WRITTEN INSTRUCTION 1: In the review of Banished, swap "Cracker" for "Hardball" and write out everything from "The series is" down to "only terrifying anarchy.".
WRITTEN INSTRUCTION 2: In the review of Banished, in what decade were the British convicts shipped to Australia?

DOCUMENT EXCERPT:
□ □ □
It opens with a woman screaming and an attempted rape. From there on, there is a lot of rape, brutality and bleakness. All of that is occasionally lightened by flashes of human decency; flashes that are the central meaning, perhaps.

If you've ever wondered what was it like for the British convicts shipped to Australia in the 1780s, Banished attempts to provide an answer. It was life in, as one character puts it, "A godforsaken corner of a godforsaken country across a godforsaken ocean." Banished also deals directly with the traumatic experiences of the men who guarded the convicts.

The series is written by Jimmy McGovern, one of the most important TV writers of the past few decades. He created Cracker, with its unforgettable, messed-up criminal psychologist played by Robbie Coltrane. And he created The Lakes, a grim realist drama about the people living and working in a Lake District village. McGovern's work was the model for many who came after him, especially among American writers freed from network constraints by premium cable's investment in socially relevant, mature drama.

Here he is dealing with issues large and small. Banished is about Australia's beginning as a penal colony. It's about the birth of country. And it is about the small-scale, often horrifying intricacies of the grim life inside an outpost where, if the rules of civilized behaviour are abandoned entirely, there is only terrifying anarchy.
□ □ □
INFORMATION SHOWN:
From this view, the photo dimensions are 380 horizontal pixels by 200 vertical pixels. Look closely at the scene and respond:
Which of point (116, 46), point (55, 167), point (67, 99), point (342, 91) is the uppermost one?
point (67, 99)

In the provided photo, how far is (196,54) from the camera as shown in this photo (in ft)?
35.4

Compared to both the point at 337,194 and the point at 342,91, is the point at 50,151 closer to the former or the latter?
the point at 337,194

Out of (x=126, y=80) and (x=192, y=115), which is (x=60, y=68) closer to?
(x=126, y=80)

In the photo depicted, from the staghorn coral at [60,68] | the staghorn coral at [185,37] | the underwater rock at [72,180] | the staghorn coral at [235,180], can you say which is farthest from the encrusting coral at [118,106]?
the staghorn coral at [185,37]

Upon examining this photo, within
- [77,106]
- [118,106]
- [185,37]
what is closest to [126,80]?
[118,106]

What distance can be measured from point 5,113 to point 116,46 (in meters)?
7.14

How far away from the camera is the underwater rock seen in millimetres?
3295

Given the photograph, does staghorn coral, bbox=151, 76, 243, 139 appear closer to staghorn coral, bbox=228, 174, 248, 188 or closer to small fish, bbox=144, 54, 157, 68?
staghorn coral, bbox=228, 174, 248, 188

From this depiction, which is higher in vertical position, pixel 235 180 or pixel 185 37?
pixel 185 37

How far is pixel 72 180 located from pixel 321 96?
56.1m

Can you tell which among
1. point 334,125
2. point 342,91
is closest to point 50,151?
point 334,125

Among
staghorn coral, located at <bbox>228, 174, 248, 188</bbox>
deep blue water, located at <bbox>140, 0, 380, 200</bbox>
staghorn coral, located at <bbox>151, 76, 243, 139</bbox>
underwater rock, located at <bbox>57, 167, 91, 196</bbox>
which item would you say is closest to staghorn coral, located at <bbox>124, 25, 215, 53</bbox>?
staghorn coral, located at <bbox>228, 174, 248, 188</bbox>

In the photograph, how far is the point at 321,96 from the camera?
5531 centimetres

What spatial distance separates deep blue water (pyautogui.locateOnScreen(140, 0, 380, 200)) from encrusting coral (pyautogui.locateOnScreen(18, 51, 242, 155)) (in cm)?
□ □ □
COMPLETE ANSWER 1:
The series is written by Jimmy McGovern, one of the most important TV writers of the past few decades. He created Hardball, with its unforgettable, messed-up criminal psychologist played by Robbie Coltrane. And he created The Lakes, a grim realist drama about the people living and working in a Lake District village. McGovern's work was the model for many who came after him, especially among American writers freed from network constraints by premium cable's investment in socially relevant, mature drama.

Here he is dealing with issues large and small. Banished is about Australia's beginning as a penal colony. It's about the birth of country. And it is about the small-scale, often horrifying intricacies of the grim life inside an outpost where, if the rules of civilized behaviour are abandoned entirely, there is only terrifying anarchy.

COMPLETE ANSWER 2: The 1780s.